* _EXERCISE TEXT_:

^^^^^^^^^^^^^^^^

Chez Doris, located in Shaughnessy Village on the western side of the Ville Marie borough of Montreal, is a charitable organization that offers a daily daytime shelter for women in need. The shelter provides meals, shelter, clothing, hygiene services, socio-recreational activities, and practical assistance to women in difficulty. The facility is multi-lingual; the languages spoken are English, French, and Inuktitut.

Chez Doris provides drop-in services, meals, financial administration and income tax filing assistance, clothing, and hygiene services, including access to washrooms, showers, and haircuts. It operates an Inuit assistance program and an Aboriginal housing program.

== History ==
The idea for Chez Doris was formed during a series of conversations between Sheila Baxter and Doris Halfkenny Seale, whom Baxter had been interviewing as part of an effort to interview female prostitutes to learn about their situations and what they needed. Seale, who was also homeless, responded by stating that it would be good to have “'a place to go without prying eyes and too many questions'”.

This later prompted Baxter to create a women's shelter for impoverished women in the Montreal area, seeing as how men in the 1970s had their own shelters, but women did not. Seale was found murdered on St. Urbain Street in Montreal's Chinatown on November 2, 1974, prior to the opening of Chez Doris. The murder remains unsolved.

^^^^^^^^^^^^^^^^

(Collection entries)
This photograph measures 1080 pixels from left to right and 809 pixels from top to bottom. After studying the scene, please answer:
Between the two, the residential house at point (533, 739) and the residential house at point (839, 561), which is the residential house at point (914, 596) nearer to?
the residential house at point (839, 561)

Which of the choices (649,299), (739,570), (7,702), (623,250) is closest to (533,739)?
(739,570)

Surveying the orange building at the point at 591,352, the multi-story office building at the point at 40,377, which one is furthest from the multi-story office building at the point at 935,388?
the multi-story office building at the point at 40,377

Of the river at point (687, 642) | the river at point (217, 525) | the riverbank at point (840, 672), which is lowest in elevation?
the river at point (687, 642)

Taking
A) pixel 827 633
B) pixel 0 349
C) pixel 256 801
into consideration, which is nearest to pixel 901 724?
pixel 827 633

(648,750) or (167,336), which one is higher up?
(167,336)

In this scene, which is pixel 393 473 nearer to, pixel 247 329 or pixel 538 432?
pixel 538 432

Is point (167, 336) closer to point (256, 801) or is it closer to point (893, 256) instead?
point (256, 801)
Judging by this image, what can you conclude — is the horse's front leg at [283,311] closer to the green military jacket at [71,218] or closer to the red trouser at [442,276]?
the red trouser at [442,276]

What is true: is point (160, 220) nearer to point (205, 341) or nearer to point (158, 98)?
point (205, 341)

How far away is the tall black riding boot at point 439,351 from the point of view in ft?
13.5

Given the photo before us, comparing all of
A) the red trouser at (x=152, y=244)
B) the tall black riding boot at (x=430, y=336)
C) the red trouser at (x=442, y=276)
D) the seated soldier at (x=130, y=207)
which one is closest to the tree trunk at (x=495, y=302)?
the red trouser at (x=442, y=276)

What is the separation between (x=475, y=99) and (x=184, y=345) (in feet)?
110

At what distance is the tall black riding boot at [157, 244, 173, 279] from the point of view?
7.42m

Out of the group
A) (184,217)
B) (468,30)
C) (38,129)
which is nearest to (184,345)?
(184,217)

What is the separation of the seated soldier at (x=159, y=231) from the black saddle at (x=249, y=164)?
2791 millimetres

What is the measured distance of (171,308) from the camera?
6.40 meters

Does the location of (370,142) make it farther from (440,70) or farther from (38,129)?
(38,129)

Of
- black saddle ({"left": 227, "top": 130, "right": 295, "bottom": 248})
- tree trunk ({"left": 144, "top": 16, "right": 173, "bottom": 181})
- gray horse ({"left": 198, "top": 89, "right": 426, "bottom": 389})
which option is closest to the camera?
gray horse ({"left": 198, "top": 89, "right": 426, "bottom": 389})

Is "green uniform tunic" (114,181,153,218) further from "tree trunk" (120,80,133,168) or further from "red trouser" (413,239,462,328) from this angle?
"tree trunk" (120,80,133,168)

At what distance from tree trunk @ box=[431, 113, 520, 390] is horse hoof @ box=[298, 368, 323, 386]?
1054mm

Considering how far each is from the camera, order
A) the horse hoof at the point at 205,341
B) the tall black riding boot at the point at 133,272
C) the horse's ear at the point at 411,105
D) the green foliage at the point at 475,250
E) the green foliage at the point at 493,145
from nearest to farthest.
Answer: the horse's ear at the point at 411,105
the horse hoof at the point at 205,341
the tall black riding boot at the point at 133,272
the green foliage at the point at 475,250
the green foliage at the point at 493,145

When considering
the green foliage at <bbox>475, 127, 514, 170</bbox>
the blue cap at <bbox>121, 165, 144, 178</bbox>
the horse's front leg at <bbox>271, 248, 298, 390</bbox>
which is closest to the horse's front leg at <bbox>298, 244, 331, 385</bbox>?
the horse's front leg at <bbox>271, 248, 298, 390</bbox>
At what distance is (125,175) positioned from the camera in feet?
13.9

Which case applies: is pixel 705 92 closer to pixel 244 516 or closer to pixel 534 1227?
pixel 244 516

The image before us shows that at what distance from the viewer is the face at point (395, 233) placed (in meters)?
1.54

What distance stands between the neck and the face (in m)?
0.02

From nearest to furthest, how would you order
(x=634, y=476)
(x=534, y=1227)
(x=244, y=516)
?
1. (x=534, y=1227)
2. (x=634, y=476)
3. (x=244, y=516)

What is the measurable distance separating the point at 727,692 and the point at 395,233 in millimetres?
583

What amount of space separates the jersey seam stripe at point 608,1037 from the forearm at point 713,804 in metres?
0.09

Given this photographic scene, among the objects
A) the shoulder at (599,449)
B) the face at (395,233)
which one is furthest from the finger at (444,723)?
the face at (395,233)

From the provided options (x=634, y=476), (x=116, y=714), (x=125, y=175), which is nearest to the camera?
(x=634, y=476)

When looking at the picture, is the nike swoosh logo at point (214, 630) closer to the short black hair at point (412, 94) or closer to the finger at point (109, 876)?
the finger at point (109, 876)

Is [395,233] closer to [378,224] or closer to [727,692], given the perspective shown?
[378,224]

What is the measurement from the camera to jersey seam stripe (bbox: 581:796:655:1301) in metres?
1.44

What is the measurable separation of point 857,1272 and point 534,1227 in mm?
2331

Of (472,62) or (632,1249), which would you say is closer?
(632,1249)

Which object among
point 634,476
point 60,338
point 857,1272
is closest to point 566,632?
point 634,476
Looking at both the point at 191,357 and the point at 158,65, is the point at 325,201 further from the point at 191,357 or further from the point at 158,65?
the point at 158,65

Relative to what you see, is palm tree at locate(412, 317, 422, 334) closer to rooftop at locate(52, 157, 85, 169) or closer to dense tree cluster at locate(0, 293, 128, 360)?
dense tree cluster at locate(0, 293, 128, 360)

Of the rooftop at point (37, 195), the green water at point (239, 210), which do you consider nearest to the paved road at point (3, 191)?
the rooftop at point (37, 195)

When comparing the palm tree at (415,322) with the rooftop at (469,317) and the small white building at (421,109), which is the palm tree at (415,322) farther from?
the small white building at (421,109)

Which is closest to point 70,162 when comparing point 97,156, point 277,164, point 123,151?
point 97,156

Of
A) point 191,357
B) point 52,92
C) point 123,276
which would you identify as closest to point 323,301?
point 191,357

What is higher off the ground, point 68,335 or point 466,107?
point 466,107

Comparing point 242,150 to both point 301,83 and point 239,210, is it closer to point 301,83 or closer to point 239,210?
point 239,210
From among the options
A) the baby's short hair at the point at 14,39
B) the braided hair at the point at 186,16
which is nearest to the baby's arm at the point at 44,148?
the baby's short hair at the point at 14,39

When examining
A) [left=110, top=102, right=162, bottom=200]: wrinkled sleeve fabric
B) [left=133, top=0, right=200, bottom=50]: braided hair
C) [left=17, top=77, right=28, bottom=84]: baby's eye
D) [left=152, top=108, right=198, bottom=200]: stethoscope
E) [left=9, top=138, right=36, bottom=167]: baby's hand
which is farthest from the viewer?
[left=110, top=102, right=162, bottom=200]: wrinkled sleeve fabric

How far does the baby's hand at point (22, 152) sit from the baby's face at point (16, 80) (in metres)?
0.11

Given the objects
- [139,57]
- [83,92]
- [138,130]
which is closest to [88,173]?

^^^^^^^^^^^^^^^^

* _EXPLORE THE MATERIAL_:
A – Rewrite the paragraph of the Chez Doris text beginning "Chez Doris provides drop-in services" as a bulleted list, keeping its main facts.
B – Answer these questions from the Chez Doris text, one per line:
(i) In which Montreal neighborhood is Chez Doris located?
(ii) Which three languages are spoken at the facility?
(iii) On what street was Doris Halfkenny Seale found murdered?
C – Resume the Chez Doris text after its final sentence and continue it.

* _RESULTS FOR THE EXERCISE_:
A –
- Drop-in services
- Meals
- Financial administration and income tax filing assistance
- Clothing
- Hygiene services: washrooms, showers, and haircuts
- An Inuit assistance program
- An Aboriginal housing program

B –
(i) Shaughnessy Village
(ii) English, French, and Inuktitut
(iii) St. Urbain Street

C –
Since its opening in 1977, Chez Doris had struggled to retain its daily upkeep, especially after facing large renovation and maintenance costs in 2016. However, following a $1 million donation in 2018 from retired Montreal businessman Andrew Harper, Chez Doris is not only able to sustain regular finances, but also expand its services. Chez Doris is located at 1430 Chomedey Street and offers services to upwards of 80 women per day. Following the donation, Chez Doris bought a second building across the street and announced that it will offer a space for the shelter to open an overnight shelter for women.

In 2018, Chez Doris announced that it would undertake research on the growing needs of the shelter. As a result, in 2020, the shelter expanded its facilities, including a 22-bed emergency shelter which was funded by the federal government. Another addition was a residence with 26 studio apartments for women living on the streets or who are at risk of homelessness.